__DATA TO EXAMINE__:
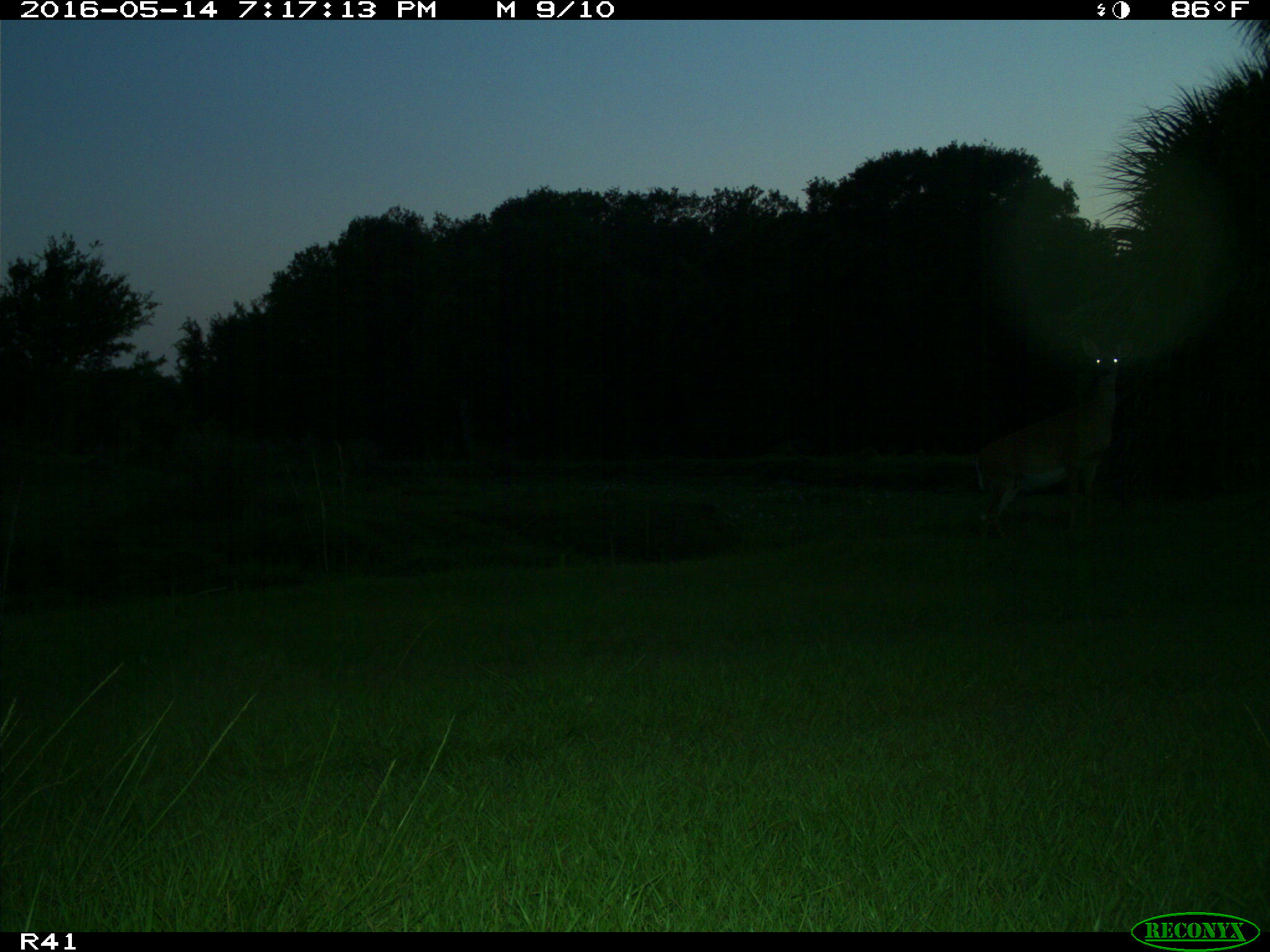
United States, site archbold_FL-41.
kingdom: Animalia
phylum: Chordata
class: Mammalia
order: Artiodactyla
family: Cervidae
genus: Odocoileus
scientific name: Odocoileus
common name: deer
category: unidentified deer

__TASK PROMPT__: Only the text of the records above, copied exactly, should be returned; the pictures stay out.

__REPLY TO THE TASK__:
United States, site archbold_FL-41.
kingdom: Animalia
phylum: Chordata
class: Mammalia
order: Artiodactyla
family: Cervidae
genus: Odocoileus
scientific name: Odocoileus
common name: deer
category: unidentified deer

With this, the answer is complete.